* _PROBLEM SET_:
(1) In the essay on immigration law, list every result that the essay says all of the unconstitutional laws it names produced.
(2) Restate as a short bulleted list the paragraph of the essay on immigration law that begins "But, ironically, it was hatred of Chinese people," keeping its main facts.
(3) Carry the essay on immigration law forward from its final sentence.

───── DOCUMENT SECTION ─────

The Rangers executed Mexicans throughout Texas assisting Anglo prospectors in taking 90 plus percent of Mexican ranchers’ land holdings in Texas. “Border Bandits” movie trailer:
But, ironically, it was hatred of Chinese people, not Mexicans, that brought on the passage of one of the most racist and reprehensible laws ever passed in American history, The Chinese Exclusion Act – – which codified America’s white supremacy into law. This was the first law placing a quota on non-white immigrants in history. Prior to the Civil War the U.S. needed and welcomed Chinese and other foreign workers because it desperately needed cheap labor. After the civil war, when free blacks entered the labor market, whites formed labor “unions” that would allow them to exclude blacks and other people of color from the choicest and best paying jobs. Those jobs coveted by whites were reserved for whites through the formation and exclusion of people of color. Later, it was this fight between organized unions and agriculture lobbyists– this crucible of a society steeped in white supremacy–that birthed the immigration laws we have today.
President Lincoln, the man who signed the Chinese Exclusion Act into law, had argued even before the Civil War that freeing the blacks would not encroach upon white supremacy promising frighted white voters that: “[w]ith deportation, even to a limited extent enhanced wages to white labor is mathematically certain. Labor is like any other commodity in the market —increase the demand for it, and you increase the price of it. Reduce the supply of black labor, by colonizing the black laborer out of the country, and, by precisely so much, you increase the demand for, and wages of, white labor.” The point of the Exclusion Act was similar to the labor union in its function: to keep people of color out. As a side note, when president Lincoln refers to ‘colonizing the black laborer out of the country’ he’s referring to black deportation of ex-slaves to Liberia and other locations, which our government did eventually do. So, you see, the ‘liberator’ of black slaves himself, never really intended the liberations of blacks to encroach on white supremacy even if it meant deporting blacks out of the country.
Immigration “law”,(if it can be called that since it is in violation of the constitution. But more on that later.) is based on these “exclusionary” (read white supremacist) laws. Our country’s history is littered with the consequences of enacting “laws” that violate the Constitution like the forcible removal and ‘internal deportation’ of Indians and their detention on reservations, the internment of Japanese in camps and, deportations under Operation Wetback (including tens of thousands of Mexican-American citizens) and the Chinese Exclusion Act. All of these resulted in violations of human rights, theft of property, torture, and death. And the constitutional guarantees under the 4th and 5th Amendments are for all “people” within the U.S. (not just citizens) and states that “The right of the people to be secure in their persons, houses, papers, and effects, against unreasonable searches and seizures, shall not be violated, and no warrants shall issue, but upon probable cause, supported by Oath or affirmation, and particularly describing the place to be searched, and the persons or things to be seized,” and that no one can be prosecuted without “due process of law”.

───── ENTRIES SHOWN ─────

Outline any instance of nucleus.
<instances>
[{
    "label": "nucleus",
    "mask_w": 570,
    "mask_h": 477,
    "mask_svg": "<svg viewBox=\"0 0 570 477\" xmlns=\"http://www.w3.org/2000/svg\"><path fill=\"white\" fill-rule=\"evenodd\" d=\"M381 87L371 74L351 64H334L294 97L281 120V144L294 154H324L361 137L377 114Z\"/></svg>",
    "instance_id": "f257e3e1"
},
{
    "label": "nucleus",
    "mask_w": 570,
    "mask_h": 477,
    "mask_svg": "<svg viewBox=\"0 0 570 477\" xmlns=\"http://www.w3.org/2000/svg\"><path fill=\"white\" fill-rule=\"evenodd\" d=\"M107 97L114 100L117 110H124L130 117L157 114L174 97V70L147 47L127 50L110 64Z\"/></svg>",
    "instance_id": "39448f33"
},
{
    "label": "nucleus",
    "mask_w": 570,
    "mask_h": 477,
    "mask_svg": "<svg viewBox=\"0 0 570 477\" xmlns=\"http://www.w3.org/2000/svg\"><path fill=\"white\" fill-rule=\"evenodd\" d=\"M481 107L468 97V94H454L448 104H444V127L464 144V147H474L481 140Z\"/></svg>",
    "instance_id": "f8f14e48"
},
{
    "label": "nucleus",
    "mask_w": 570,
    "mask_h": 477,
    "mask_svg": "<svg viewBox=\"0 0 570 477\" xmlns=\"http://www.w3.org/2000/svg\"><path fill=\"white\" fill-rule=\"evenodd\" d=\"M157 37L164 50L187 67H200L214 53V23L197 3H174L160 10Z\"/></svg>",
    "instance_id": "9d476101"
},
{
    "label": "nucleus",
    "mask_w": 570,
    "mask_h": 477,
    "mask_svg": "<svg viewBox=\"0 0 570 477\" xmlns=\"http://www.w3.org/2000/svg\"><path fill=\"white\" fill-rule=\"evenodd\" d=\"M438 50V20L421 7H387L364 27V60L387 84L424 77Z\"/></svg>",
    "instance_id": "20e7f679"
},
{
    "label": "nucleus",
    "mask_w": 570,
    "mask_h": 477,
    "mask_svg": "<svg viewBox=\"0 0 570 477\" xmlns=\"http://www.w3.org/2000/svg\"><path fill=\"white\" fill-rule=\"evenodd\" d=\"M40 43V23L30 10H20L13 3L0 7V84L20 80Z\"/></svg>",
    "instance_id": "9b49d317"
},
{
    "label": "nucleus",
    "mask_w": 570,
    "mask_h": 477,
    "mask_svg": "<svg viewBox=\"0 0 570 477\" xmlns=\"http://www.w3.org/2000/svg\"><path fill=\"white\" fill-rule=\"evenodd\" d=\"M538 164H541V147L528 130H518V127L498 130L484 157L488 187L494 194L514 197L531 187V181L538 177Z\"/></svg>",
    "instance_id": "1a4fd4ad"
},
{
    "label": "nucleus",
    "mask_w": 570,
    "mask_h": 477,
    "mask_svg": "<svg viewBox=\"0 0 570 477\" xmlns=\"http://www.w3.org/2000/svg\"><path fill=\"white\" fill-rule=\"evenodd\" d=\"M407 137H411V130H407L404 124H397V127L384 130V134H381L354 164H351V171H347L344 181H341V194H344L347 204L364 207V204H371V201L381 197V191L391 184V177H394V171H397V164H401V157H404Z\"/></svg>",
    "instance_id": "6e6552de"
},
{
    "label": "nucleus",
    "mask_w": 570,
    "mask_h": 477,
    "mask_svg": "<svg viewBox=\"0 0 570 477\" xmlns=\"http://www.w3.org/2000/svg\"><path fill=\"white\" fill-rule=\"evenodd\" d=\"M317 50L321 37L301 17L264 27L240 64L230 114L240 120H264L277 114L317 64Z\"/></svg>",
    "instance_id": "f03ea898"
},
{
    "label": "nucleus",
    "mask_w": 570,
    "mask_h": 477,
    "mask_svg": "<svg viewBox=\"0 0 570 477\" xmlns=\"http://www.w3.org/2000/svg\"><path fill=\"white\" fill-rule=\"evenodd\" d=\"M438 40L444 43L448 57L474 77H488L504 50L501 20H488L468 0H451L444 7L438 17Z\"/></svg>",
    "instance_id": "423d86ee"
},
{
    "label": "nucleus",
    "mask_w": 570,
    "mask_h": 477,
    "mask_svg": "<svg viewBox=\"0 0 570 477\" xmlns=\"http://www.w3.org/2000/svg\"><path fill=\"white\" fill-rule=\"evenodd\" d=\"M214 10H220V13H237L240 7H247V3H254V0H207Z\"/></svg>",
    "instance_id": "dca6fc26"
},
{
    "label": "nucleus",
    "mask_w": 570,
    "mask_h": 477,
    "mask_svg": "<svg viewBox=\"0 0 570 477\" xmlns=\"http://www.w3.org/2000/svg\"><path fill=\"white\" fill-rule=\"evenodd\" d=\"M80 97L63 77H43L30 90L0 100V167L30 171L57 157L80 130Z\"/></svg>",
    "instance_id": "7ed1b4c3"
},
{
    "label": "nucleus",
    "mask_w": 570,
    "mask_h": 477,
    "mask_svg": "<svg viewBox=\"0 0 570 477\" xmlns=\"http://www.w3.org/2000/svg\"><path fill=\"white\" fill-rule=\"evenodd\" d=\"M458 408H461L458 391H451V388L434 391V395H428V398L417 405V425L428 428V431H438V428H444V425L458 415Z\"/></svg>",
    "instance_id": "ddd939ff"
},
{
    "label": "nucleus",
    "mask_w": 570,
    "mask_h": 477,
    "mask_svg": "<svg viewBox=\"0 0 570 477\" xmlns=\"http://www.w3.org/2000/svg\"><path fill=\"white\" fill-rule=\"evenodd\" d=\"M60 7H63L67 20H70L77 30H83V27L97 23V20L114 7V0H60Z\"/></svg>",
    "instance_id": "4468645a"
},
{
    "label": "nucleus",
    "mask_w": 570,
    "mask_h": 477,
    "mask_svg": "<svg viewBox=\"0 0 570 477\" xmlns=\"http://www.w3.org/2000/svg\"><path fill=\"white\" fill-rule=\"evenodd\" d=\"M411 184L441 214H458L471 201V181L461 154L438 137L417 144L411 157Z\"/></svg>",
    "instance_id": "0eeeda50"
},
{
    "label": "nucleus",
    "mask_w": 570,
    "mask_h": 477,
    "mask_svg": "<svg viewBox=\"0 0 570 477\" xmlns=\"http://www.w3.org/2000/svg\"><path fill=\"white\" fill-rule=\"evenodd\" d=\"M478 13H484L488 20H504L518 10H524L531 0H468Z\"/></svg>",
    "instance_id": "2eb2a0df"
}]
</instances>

─────

* _RESULTS FOR THE EXERCISE_:
(1)
- Violations of human rights
- Theft of property
- Torture
- Death

(2)
- Hatred of Chinese people, not Mexicans, led to the Chinese Exclusion Act, which codified white supremacy into law.
- It was the first law in history to place a quota on non-white immigrants.
- Before the Civil War, the U.S. welcomed Chinese and other foreign workers because it needed cheap labor.
- After the war, as free blacks entered the labor market, whites formed labor unions to exclude blacks and other people of color from the best-paying jobs.
- The fight between these unions and agriculture lobbyists, in a society steeped in white supremacy, produced today's immigration laws.

(3)
To circumvent the law, immigration procedures and undocumented status are considered “civil” procedures — not criminal ones. By claiming that in essence, being undocumented isn’t a “crime”, and that the methods and procedures used (INS/ICE/deportations/detentions) fall under civil procedure; Border Patrol raids, detentions and deportations can’t be considered a “punishment”. This allows the government to surveil, question, arrest, imprison, rape, torture, kill, and deport men, women and children without due process and without warrants. It allows the cruel and unusual punishment of deportation, arrest, and imprisonment without due process of the law or recourse because under civil law detainees don’t get any rights, or access to a lawyer. Yet, despite this loophole that conveniently decriminalizes undocumented cases for the benefit of authorities, the propaganda used by individuals in INS/ICE/Border Patrol criminalizes the image of Mexicans, legal or ‘illegal’. Which goes to show, laws can be manipulated for good or evil.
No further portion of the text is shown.